The data from 90 case report forms of Ps with Stage IIIB and IV NSCLC treated with E in Institute of Oncology Bucharest between March 2010 and March 2012 were analyzed regarding clinical benefit, survival and relation with mono- chemotherapy in second or third line. In particular we purposed to point out the benefit of senior adults treated with E and the possible benefit of chemotherapy with a single agent after failure of treatment with E. Main symptoms were evaluated by Edmonton scale. Statistical analysis was perform by Caplan Meyer curve and X2 test.

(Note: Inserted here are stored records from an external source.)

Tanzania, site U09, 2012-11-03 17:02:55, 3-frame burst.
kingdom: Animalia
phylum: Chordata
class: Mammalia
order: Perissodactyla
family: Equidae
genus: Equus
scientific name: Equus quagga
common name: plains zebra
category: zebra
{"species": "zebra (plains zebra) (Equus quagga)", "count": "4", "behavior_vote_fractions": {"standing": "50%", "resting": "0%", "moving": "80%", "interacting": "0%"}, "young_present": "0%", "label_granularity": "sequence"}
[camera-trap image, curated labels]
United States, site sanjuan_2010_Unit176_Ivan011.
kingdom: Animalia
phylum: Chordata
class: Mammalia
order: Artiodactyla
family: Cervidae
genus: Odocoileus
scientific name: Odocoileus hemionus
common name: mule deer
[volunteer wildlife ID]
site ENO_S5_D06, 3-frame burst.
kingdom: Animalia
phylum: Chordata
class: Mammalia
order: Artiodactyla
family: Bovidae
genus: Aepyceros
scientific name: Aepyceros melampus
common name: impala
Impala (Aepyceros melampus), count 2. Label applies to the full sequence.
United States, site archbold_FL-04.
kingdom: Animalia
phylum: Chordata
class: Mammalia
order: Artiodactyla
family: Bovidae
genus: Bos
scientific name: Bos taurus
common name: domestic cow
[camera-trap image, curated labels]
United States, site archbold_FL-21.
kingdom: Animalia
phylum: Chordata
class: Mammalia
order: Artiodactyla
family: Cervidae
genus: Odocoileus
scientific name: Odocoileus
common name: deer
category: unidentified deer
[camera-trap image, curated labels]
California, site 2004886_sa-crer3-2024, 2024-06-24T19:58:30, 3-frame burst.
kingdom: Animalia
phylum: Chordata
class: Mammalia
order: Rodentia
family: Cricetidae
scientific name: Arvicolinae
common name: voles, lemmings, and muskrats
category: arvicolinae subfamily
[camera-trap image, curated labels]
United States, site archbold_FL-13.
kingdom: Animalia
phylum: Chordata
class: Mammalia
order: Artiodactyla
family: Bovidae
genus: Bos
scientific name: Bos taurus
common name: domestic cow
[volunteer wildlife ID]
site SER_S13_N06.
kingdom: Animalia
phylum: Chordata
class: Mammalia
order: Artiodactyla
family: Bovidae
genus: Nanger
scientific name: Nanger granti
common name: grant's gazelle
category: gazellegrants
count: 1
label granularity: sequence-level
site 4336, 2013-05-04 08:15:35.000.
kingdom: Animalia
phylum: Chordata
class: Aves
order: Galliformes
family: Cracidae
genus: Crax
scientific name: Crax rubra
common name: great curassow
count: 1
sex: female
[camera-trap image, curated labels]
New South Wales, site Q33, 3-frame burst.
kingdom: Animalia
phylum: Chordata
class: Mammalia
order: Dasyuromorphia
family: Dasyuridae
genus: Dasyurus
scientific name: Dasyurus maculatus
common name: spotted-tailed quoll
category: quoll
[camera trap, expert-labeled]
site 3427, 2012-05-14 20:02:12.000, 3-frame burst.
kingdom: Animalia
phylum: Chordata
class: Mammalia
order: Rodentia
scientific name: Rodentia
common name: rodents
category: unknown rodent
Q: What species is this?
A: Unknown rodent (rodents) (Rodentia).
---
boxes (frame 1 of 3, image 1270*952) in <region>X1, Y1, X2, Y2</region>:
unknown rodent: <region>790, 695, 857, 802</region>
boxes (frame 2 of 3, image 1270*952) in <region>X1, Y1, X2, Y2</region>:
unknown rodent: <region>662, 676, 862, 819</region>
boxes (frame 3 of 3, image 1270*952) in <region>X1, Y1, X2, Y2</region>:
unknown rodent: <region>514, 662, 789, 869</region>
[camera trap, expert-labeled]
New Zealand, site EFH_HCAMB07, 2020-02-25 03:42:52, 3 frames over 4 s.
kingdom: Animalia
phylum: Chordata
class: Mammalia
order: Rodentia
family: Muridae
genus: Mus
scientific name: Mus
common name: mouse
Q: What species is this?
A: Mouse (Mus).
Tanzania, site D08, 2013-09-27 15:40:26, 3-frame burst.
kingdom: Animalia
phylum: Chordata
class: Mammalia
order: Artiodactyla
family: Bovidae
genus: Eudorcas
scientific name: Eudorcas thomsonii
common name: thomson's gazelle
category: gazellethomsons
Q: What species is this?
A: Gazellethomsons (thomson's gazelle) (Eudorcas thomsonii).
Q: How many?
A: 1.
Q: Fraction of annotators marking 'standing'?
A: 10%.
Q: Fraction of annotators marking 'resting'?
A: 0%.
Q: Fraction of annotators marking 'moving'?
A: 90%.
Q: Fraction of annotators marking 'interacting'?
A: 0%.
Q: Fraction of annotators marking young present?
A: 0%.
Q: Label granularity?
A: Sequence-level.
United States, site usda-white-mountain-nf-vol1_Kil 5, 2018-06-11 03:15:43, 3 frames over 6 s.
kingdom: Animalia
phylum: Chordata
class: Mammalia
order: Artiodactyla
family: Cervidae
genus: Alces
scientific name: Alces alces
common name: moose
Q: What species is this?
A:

86 Pt were valuable, 17 with stage IIIB and 69 stage IV. The overall survival for the Pt included in this study was 17 month. The survival in second line therapy with E was 7 month (CI: 3.6 – 10.3) and the survival after third line chemotherapy was 3 month (CI:2.1-3.8). On the whole the clinical benefit was 90% of Pt. The response rate for chemotherapy in third line after E was 8% but symptomatic benefit was in 15% of Pt. As a function of waiting time to receive E in second line it was a higher response rate in Ps who received E without waiting time, toxicity of E was represented by rash grade I 80%, diarrhea 10%, dizziness 3%, ocular dysfunctions 2%. Grade III of toxicity was observed only in 3% of patients. Toxicity for senior adults treated by E. was similar with younger Pt.


Despite the limits of a retrospective study we can conclude that E is useful in second and third line treatment for advanced lung cancer, chemotherapy could have benefit in third line after E, and senior adults have about the some response and benefit from E. Toxicity was reduced for all Pt treated with E.


All authors have declared no conflicts of interest.